Ekonomik kriz ve Kovid-19 pandemisi gibi iki büyük sorunla karşılaşıldığı zamanlarda bile Allah’ın doğalgaz gibi kaynakları bahşederek ülkeyi ve toplumu yalnız bırakmadığı, Allah’ın Türkiye’yle ve hükümetle birlikte olduğu anlatılmıştır.

Karadeniz doğalgazı müjdesinin veriliş biçimi ile bir peygamberin mesajını topluma tebliğ biçimi arasında teolojik açıdan büyük bir üslup ve muhteva paralelliği bulunmaktadır.


Karadeniz gazının bulunması peygamberane bir müjde olmasının ötesinde çok yakın zamanda bütün toplumun hayatını somut olarak değiştirecek kutsal vaat olduğuna toplumun inanması istenmektedir.

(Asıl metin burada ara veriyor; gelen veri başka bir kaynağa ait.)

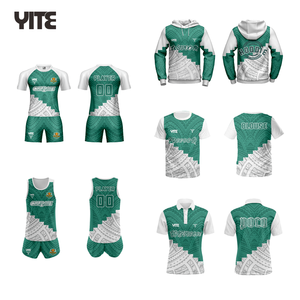 Ropa deportiva personalizada de alta calidad, uniforme de Rugby, camiseta, Polo, Sudadera con capucha, servicio de diseño gratuito, ropa deportiva, camisetas de Rugby para adultos para hombres - Product Image 1
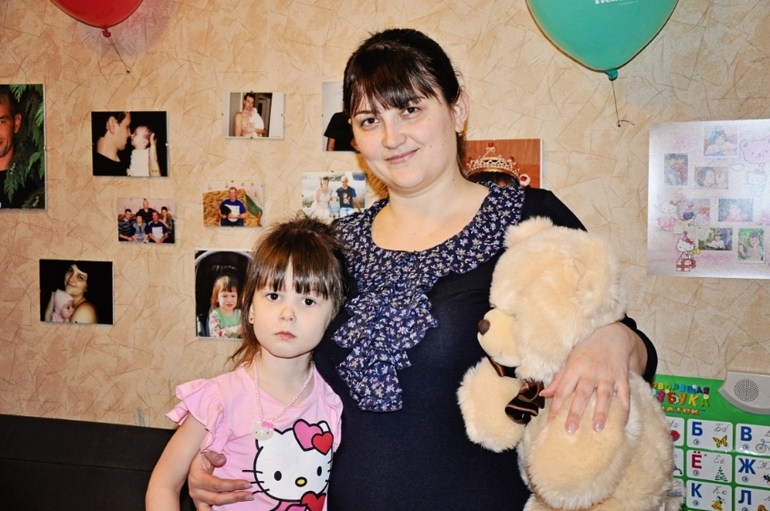 Наше 4-летие с Hello Kitty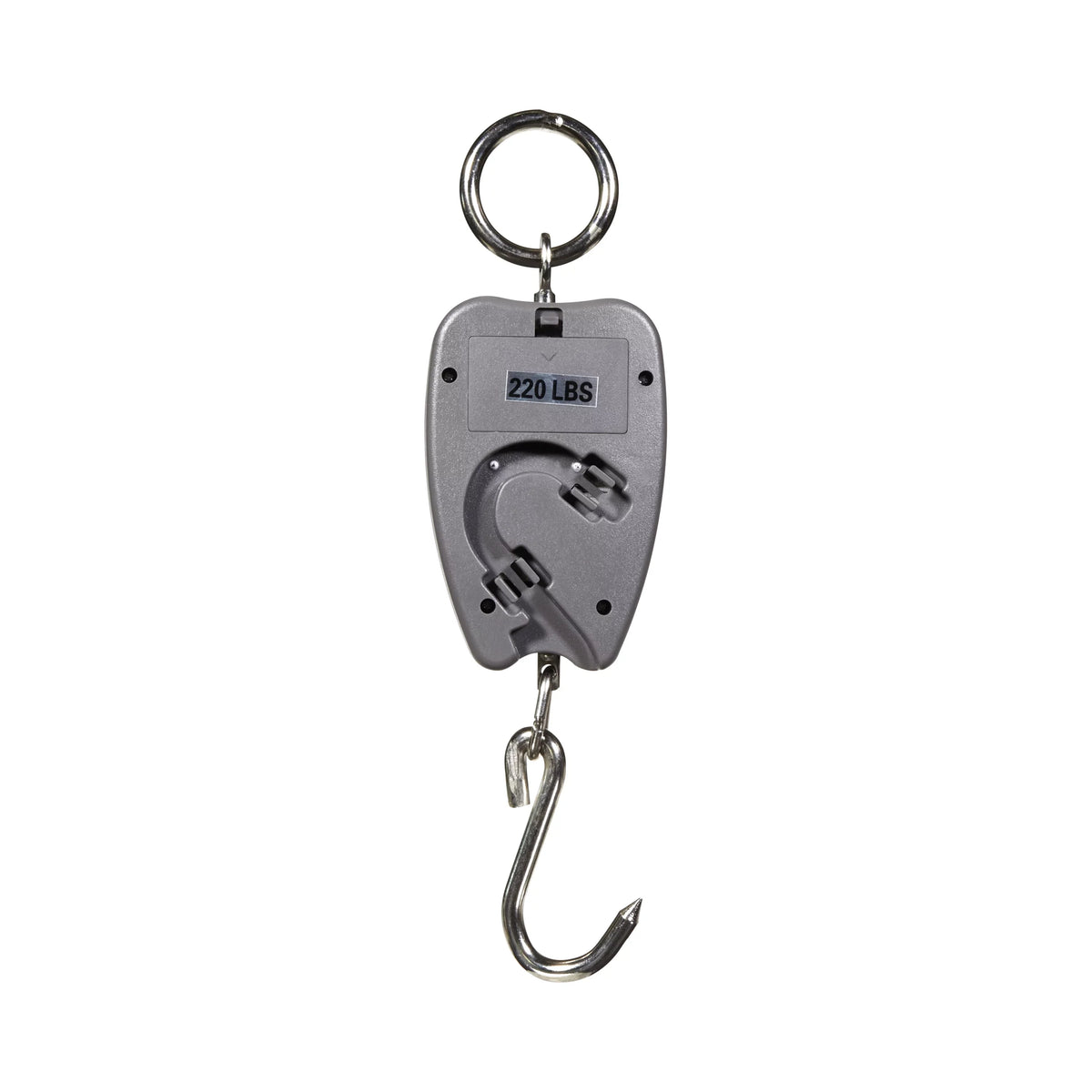 lbs., Digital 220 K’netix Bow 15836, Scale, Plastic, Newton ABS Gray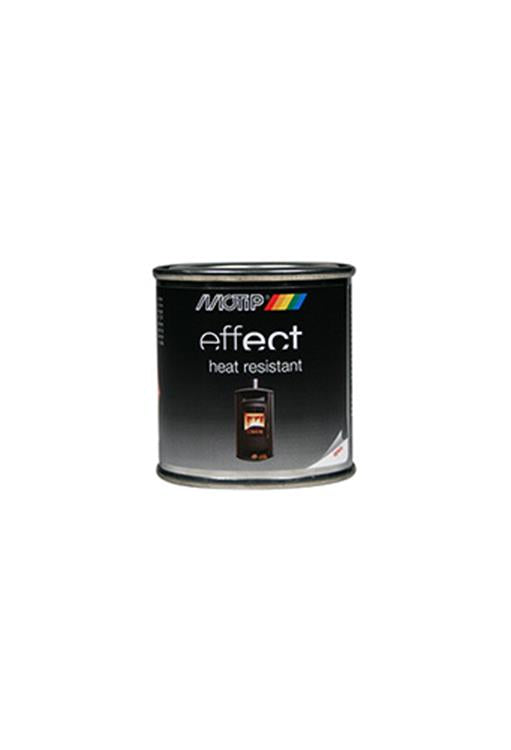 Motip 1051916 - kwastblik hittebest. zwart kwastblik 100 cc | 1 stuks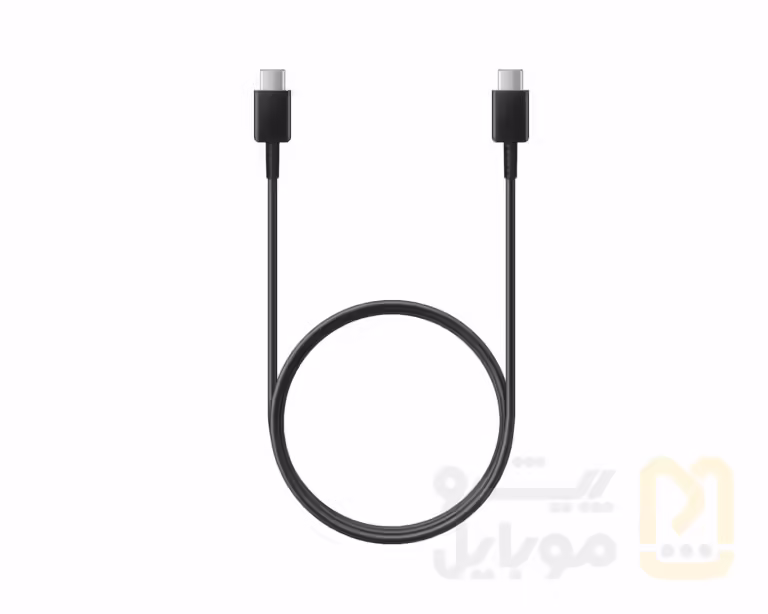 کابل شارژ و دیتا Type-C سامسونگ مدل 1 متر EP-DN980 ساخت ویتنام | اورجینال سر کارتنی - تصویر ۱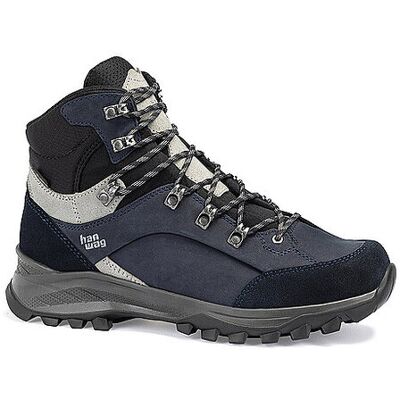 Hanwag Chaussures de randonnée pour hommes Alta Bunion II GTX bleu marine 42 1/2 - Publicité Hanwag Chaussures de randonnée pour hommes Alta Bunion II GTX bleu marine 42 1/2 - Publicité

Toplumu bu büyük mesyanik müjdeye inandırmak için bu gazın 2023 yılına kadar hizmete sunulacağı vaadinde bulunulmaktadır.

Doğalgazın kısa sürede kullanıma sunulacağı vaadiyle ilgili iki noktanın altı çizilmelidir. Birincisi hükümet, Allah tarafından ülkeye bahşedilen bu kaynağı kullanıma sokmak için gece gündüz yorulmadan seferber olacaktır.

İkincisi toplum, çok kısa sürede Allah’ın kendilerine sunduğu bu nimetin bereketini hükümetin olağanüstü çalışması sayesinde çok kısa sürede görecektir.

Pandemi ve ekonomik krize rağmen hükümet, bu ilahi nimetten yararlanmak için toplumun kendisine destek olmaya devam etmesini istemektedir.


Ayasofya ve Kariye’nin camiye çevrilmesinden sonra Karadeniz doğalgazının müjde kavramı etrafında sahnesi, dekoru, oyuncuları ve söylemleri ile iyi hazırlanmış bir teolojik tiyatronun topluma sunulduğu şeklinde bir yorumda bulunabiliriz.

Karadeniz gazı etrafında oluşturulan teolojik tiyatronun toplum üzerindeki etkisini belirlemek için vakit çok erkendir.

Karadeniz gazı müjdesi çerçevesinde topluma Allah’ın verdiği nimetlerle ve açtığı kapılarla büyük fetihler tattırıldığı algısını oluşturmaya yönelik bir teolojinin siyaset olarak sahnelendiğini söyleyebiliriz.

 

 

*Bu makalede yer alan fikirler yazara aittir ve Independent Türkçe’nin editöryal politikasını yansıtmayabilir.